The Del Norte Amateur Radio Club function of FCC licensing are able to utilize specific areas of the radio frequency bands. These radio bands are broken up into hundreds of allocations for police, fire, military, AM-FM, TV, commercial applications, etc., etc., To be able to use many of them special knowledge is required and only some hams can use certain frequencies. There are FIVE classifications for ham radio … Novice, technician, general, extra, and advanced.
The greater the knowledge (through testing) the greater access to other bands. There are several ‘band classifications’ which require different methods of propagation which use different types of antenna’s.
Depending on weather and atmospheric conditions different frequencies and their respective antenna’s have greater signal strength and propagation (like bounding of various layers in the atmosphere.) Telephones, both land lines and cellular use various methods as well but are usually dependent on electricity. The don’t require a lot but if an electrical grid goes down emergency communications could be affected. Ham radios use electricity as well but by their nature they have been developed from the use of battery’s. Of course the battery’s need to be charged and that can come from an electrical grid, or a car battery, or a solar panel or a wind generator. Satellites are an additional utility that applies to both but even they can be susceptible to failure or attack in an emergency or military attack.
The amounts of combined grants that go into the tower and the associated radio equipment for the upgrade to our emergency profile is about $30,000. This also includes equipment at Red Mountain in Klamath and Camp Six above Gasquet.

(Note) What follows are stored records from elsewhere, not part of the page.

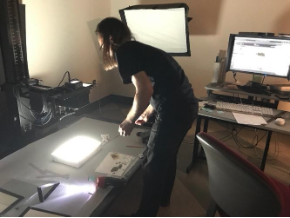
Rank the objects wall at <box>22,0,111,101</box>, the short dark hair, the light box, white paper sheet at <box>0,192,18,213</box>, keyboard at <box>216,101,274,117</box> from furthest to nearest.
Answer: the light box
wall at <box>22,0,111,101</box>
keyboard at <box>216,101,274,117</box>
the short dark hair
white paper sheet at <box>0,192,18,213</box>

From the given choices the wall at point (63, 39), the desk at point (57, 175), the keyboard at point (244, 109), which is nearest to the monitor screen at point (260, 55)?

The tower was erected a couple weeks back and secured to new guy wire anchors. Saturday, October 12th, several new antennas will be mounted using the Del Norte Fire Protection District hook & ladder truck which will be required to reach the 75′ height. The actual lift will take place between 10:30 and 11:30 AM
The new tower and antenna’s will multiply the reach of the Radio Club and the county in the case of an emergency. Both the Red Cross and grant money through Cindy Henderson at the Office of Emergency Services are making this upgrade possible.